A case in point: as I noted last week, at the Catholic college in North Carolina, Belmont Abbey College, which definitively ended my career and that of my now husband Steve as Catholic theologians in the 1990s, the abbot of the Benedictine monastery that owns the college took control of the president's office in that same period and mounted what members of the gay community in nearby Charlotte called a "gay purge." Claiming financial exigency, he fired a significant number of faculty and staff all thought to be gay and lesbian.
I also pointed out that when I tried to get the Catholic media to cover the story of what was going on at this Catholic college, I could get no Catholic journal (nor the Charlotte paper, which had powerful individuals with close ties to the diocese of Charlotte and Belmont Abbey College sitting on its board) to touch the story. I was told by one National Catholic Reporter official that stories about Catholic institutions firing gay and lesbian people are so common they are not really news.
But this is a story that has gone on and on for years now. The fact that it continues to be a story indicates that it was a story when I tried unsuccessfully to get media coverage of what was happening at Belmont Abbey College in the 1990s. What happened to a number of us at the college in the 1990s turned out to be only a prelude to further discriminatory actions taken by this Catholic college — which, by the way, also led the way among Catholic colleges in attacking the Obama administration's contraceptive coverage mandate in the Affordable Care Act — in subsequent years. As I noted last December, Belmont Abbey College is one of a handful of Catholic institutions of higher learning that applied for "right-to-discriminate" dispensations from the federal government.
These dispensations allow the schools that receive them to claim federal funds while flouting federal non-discrimination laws.
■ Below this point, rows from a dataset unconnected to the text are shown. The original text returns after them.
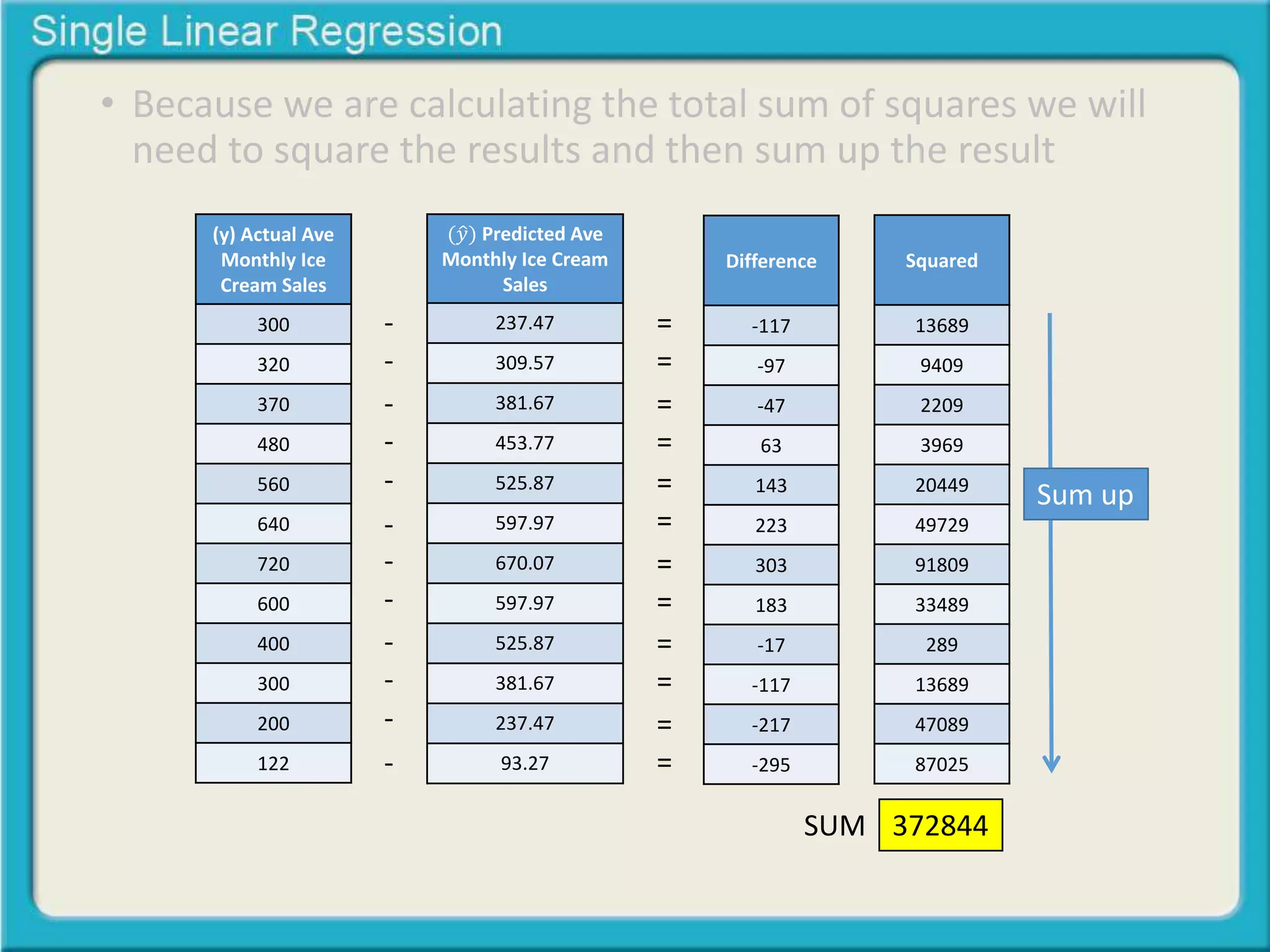 Single Linear Regression

• Because we are calculating the total sum of squares we will need to square the results and then sum up the result

| (y) Actual Ave Monthly Ice Cream Sales | | ($\hat{y}$) Predicted Ave Monthly Ice Cream Sales | | Difference | Squared |
|---|---|---|---|---|---|
| 300 | - | 237.47 | = | -117 | 13689 |
| 320 | - | 309.57 | = | -97 | 9409 |
| 370 | - | 381.67 | = | -47 | 2209 |
| 480 | - | 453.77 | = | 63 | 3969 |
| 560 | - | 525.87 | = | 143 | 20449 |
| 640 | - | 597.97 | = | 223 | 49729 |
| 720 | - | 670.07 | = | 303 | 91809 |
| 600 | - | 597.97 | = | 183 | 33489 |
| 400 | - | 525.87 | = | -17 | 289 |
| 300 | - | 381.67 | = | -117 | 13689 |
| 200 | - | 237.47 | = | -217 | 47089 |
| 122 | - | 93.27 | = | -295 | 87025 |

Sum up

SUM 372844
I pointed you last December to a statement by Bob Shine of New Ways Ministry about Belmont Abbey's request for a "right-to-discriminate" exemption from the federal government (allowing the college to target transgender campus community members), which concluded,
In fact, their policy is undermining Catholic education and an approach to gender that is rooted in the Gospel and seeks the good for each and every student. Students at Belmont Abbey College deserve an apology. The Catholic faith, in whose name this exemption was claimed, demands better.
As I also noted last week (and here and here), linking to statements by Lisa Fullam at Commonweal, Michael Boyle at his Sound of Sheer Silence site, and Matthew Sitman at Commonweal, the Catholic bishops of North Carolina Peter Jugis of Charlotte and Michael Burbidge of Raleigh posted a warm thank-you note to the North Carolina legislature for passing its law attacking LGBTQ citizens of the state of North Carolina. Jugis's praise of the new law is especially noteworthy when one considers that it has just been announced that the diocese of Charlotte is going to open a seminary in collaboration with Belmont Abbey College — the Catholic college in the diocese which has requested from the federal government permission to continue receiving federal funds while it discriminates against transgender faculty, staff, and students.
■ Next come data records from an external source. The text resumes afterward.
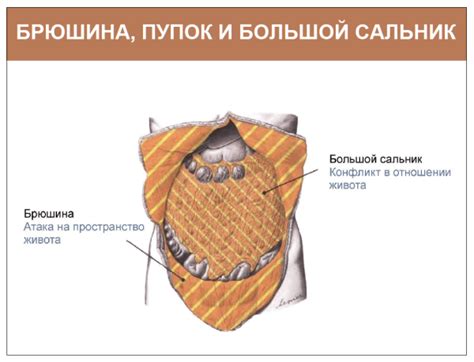 БРЮШИНА, ПУПОК И БОЛЬШОЙ САЛЬНИК

Большой сальник
Конфликт в отношении живота

Брюшина
Атака на пространство живота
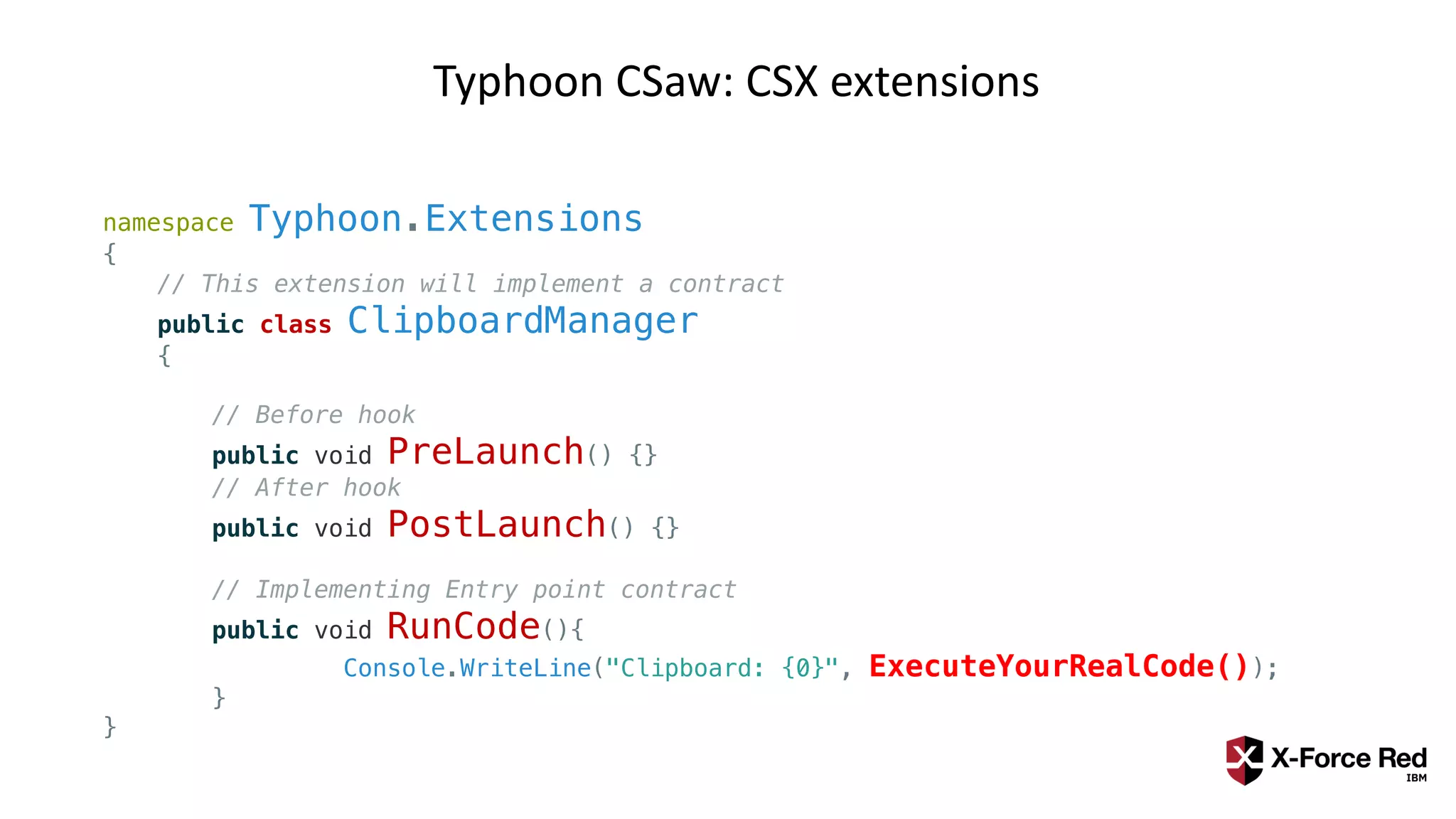 Typhoon CSaw: CSX extensions

namespace Typhoon.Extensions
{
    // This extension will implement a contract
    public class ClipboardManager
    {

        // Before hook
        public void PreLaunch() {}
        // After hook
        public void PostLaunch() {}

        // Implementing Entry point contract
        public void RunCode(){
                Console.WriteLine("Clipboard: {0}", ExecuteYourRealCode());
        }
}

X-Force Red
IBM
Now I want to point you to two new statements by Bob Shine of New Ways Ministry in the past several days. As Bob Shine reports, the National Collegiate Athletic Association (NCAA) has announced it will not dissociate itself from church-based colleges and universities that have applied for "right-to-discriminate" waivers permitting them to discriminate against LGBTQ people while receiving federal funds. Bob notes,
At least five Catholic colleges are among those who have requested such exemptions, according to a report from the Human Rights Campaign. These include Belmont Abbey College in North Carolina, Franciscan University of Steubenville in Ohio, John Paul the Great University in Wyoming, St. Gregory’s University in Oklahoma, and the University of Dallas in Texas.
And then he concludes,
The NCAA's decision not to sanction colleges which have sought Title IX exemptions is puzzling because it seems wrong to include schools in its athletics programs that institutionally advance prejudice. These exemptions also highlight the difference between the many Catholic colleges supportive of LGBT students and the five schools seeking exemptions. While there is a lot of progress to celebrate, there is much work to be done in college athletics and in Catholic higher education.
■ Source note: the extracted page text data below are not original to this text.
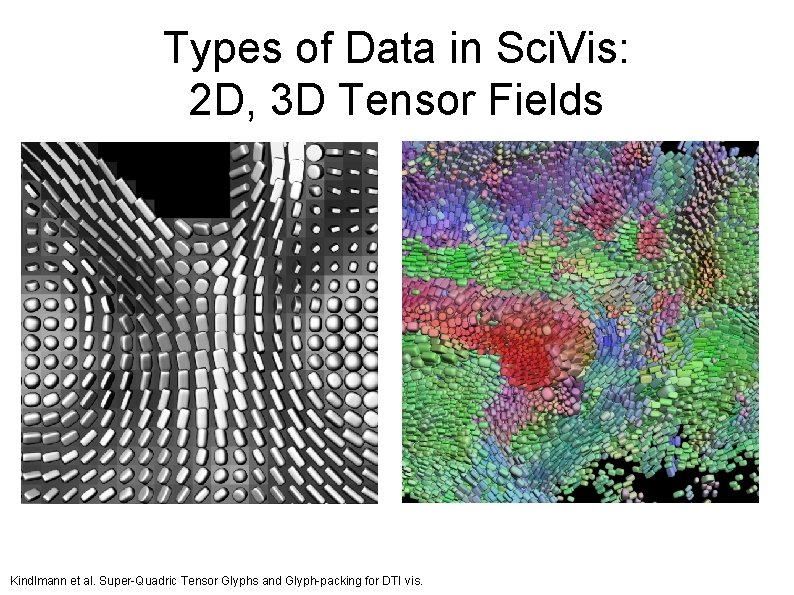 Types of Data in SciVis:
2D, 3D Tensor Fields

Kindlmann et al. Super-Quadric Tensor Glyphs and Glyph-packing for DTI vis.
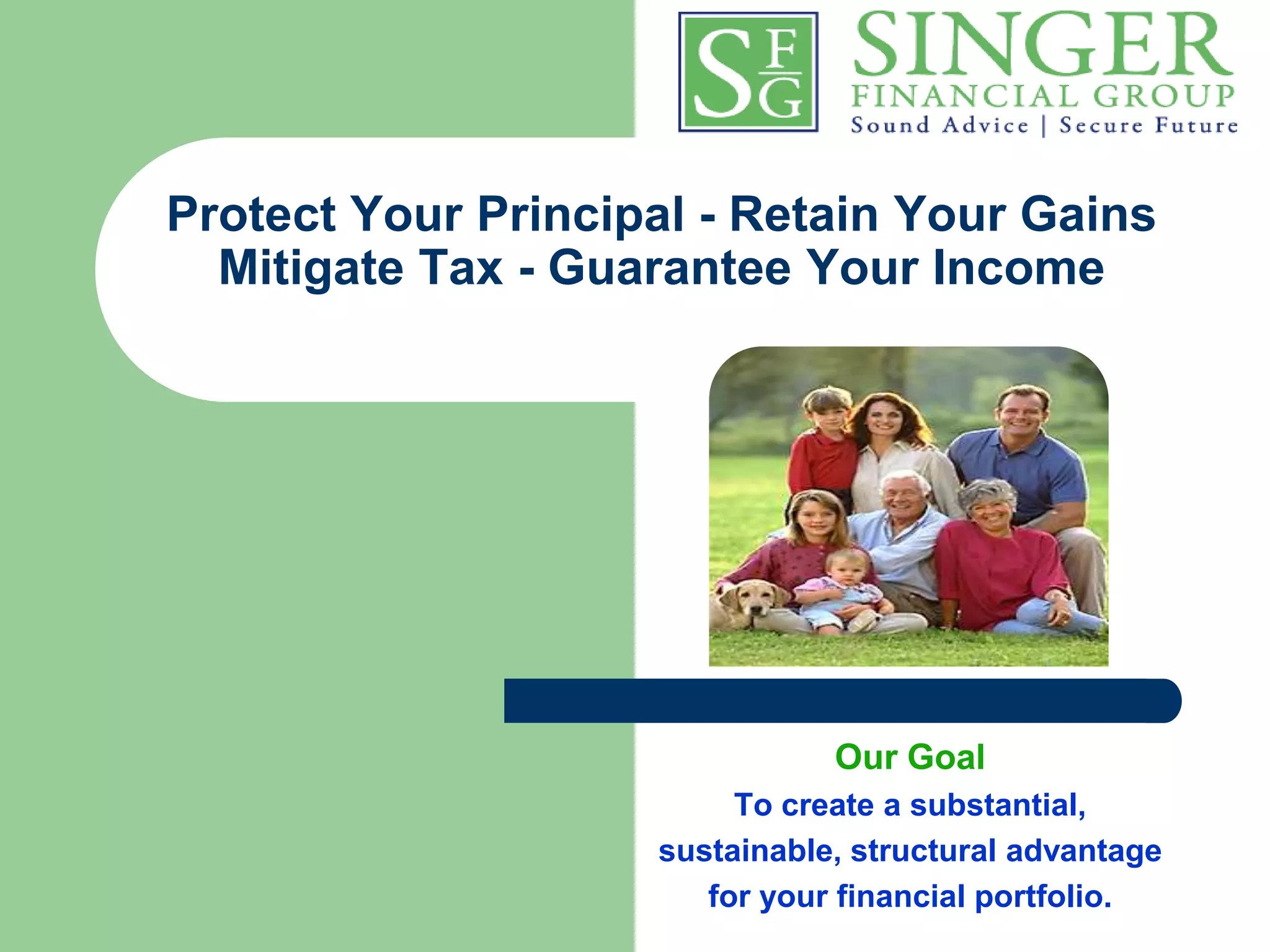 SFG

SINGER
FINANCIAL GROUP
Sound Advice | Secure Future

Protect Your Principal - Retain Your Gains
Mitigate Tax - Guarantee Your Income

Our Goal
To create a substantial, sustainable, structural advantage for your financial portfolio.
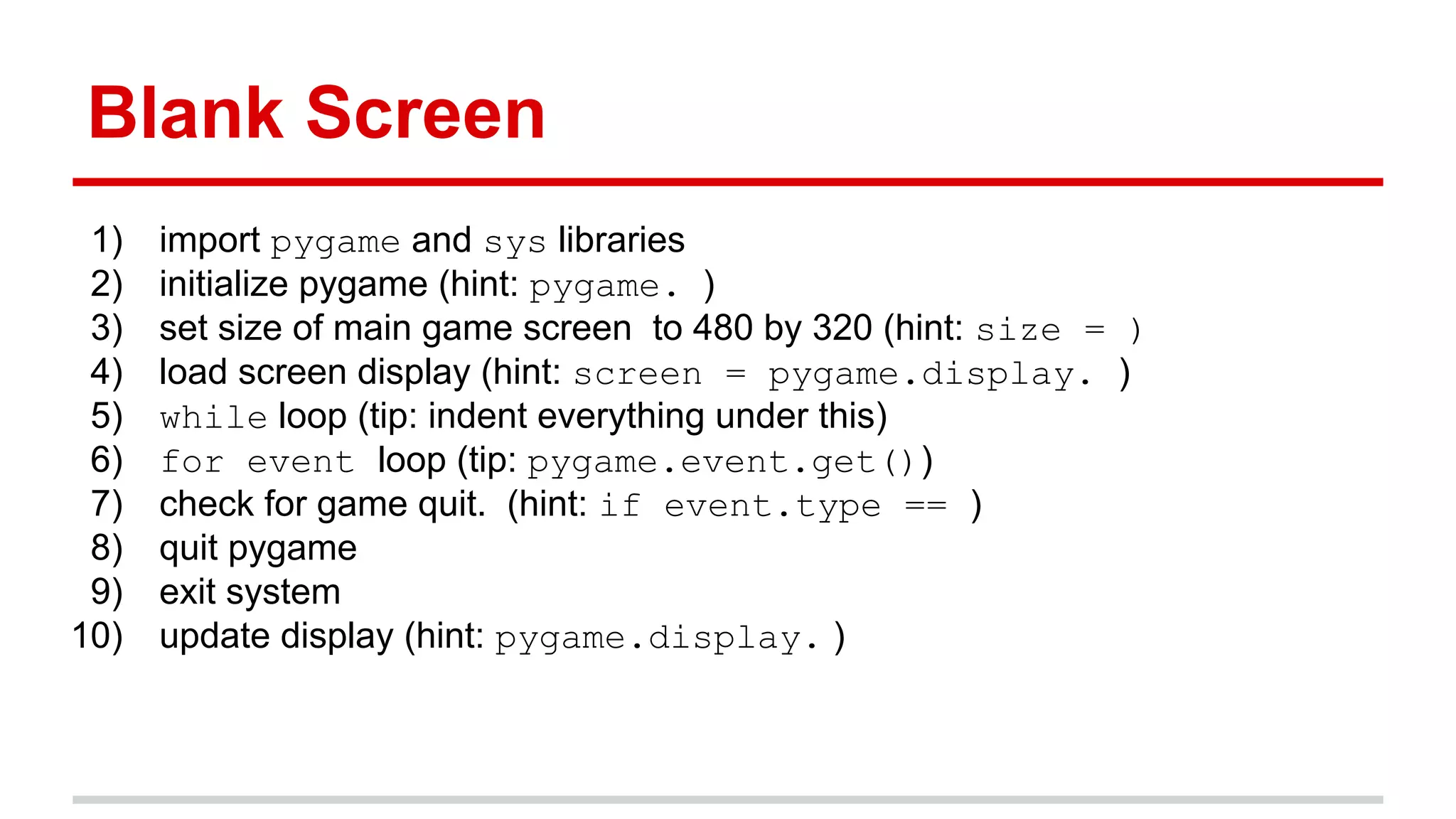 Blank Screen

1) import pygame and sys libraries
2) initialize pygame (hint: pygame. )
3) set size of main game screen to 480 by 320 (hint: size = )
4) load screen display (hint: screen = pygame.display. )
5) while loop (tip: indent everything under this)
6) for event loop (tip: pygame.event.get())
7) check for game quit. (hint: if event.type == )
8) quit pygame
9) exit system
10) update display (hint: pygame.display. )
Bob Shine has also recently posted a statement at New Ways Ministry's Bondings 2.0 blog noting again that the North Carolina Catholic bishops released a statement of thanks to the state legislature for its new law targeting transgender citizens, and pointing out that the Catholic bishop of Jackson, Mississippi, Joseph Kopacz, has issued a similar statement praising the new Mississippi law which allows businesses to refuse goods and services to people on grounds of religious belief.
And then he concludes,
Catholic bishops would do well to listen to the overwhelming majority of Catholics in the U.S. who oppose any legislation which infringes on the rights of LGBT people and undermines religious liberty. Then, learning from the people of God's wisdom, bishops in North Carolina and Mississippi should correct their mistakes and other bishops should speak out for LGBT human rights.
But I think it has to be asked again, If the Catechism of the Catholic Church already condemns discrimination against people on grounds of sexual orientation, but some institutions that profess to be more Catholic than other Catholic institutions (and that's certainly the claim made by the handful of Catholic colleges and universities that have gotten "right-to-discriminate" waivers) simply ignore that catechetical injunction, in what way will Amoris Laetitia change anything at all now?
When it merely repeats the injunction that self-professed "real" Catholic institutions in the U.S. simply ignore?